- **THE INPUT**:

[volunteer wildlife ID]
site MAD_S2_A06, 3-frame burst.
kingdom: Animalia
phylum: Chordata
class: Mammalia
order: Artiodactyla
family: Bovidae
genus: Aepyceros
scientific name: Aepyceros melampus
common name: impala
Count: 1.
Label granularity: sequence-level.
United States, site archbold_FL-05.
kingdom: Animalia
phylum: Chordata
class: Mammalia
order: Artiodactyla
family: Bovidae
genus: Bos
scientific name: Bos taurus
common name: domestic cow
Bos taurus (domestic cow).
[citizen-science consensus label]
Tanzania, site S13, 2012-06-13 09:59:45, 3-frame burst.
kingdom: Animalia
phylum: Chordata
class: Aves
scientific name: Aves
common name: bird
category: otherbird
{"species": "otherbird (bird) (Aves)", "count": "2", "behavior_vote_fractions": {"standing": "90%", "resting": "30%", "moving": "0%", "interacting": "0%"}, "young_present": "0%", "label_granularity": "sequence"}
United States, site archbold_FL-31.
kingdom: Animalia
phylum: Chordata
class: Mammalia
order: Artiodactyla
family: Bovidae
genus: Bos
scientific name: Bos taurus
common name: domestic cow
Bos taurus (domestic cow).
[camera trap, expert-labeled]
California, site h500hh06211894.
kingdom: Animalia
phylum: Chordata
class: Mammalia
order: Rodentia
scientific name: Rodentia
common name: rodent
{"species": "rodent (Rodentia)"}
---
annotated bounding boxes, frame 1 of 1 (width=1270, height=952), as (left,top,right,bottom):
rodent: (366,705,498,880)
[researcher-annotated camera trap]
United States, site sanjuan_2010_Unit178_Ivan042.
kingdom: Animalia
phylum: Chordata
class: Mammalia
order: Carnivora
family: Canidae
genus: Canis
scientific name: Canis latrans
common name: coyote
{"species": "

- **TRY IT**:
Which lines above run from the one containing "category: otherbird" to the one containing "[camera trap, expert-labeled]"? Give them again exactly, both ends included.

- **EXPECTED ANSWER**:
category: otherbird
{"species": "otherbird (bird) (Aves)", "count": "2", "behavior_vote_fractions": {"standing": "90%", "resting": "30%", "moving": "0%", "interacting": "0%"}, "young_present": "0%", "label_granularity": "sequence"}
United States, site archbold_FL-31.
kingdom: Animalia
phylum: Chordata
class: Mammalia
order: Artiodactyla
family: Bovidae
genus: Bos
scientific name: Bos taurus
common name: domestic cow
Bos taurus (domestic cow).
[camera trap, expert-labeled]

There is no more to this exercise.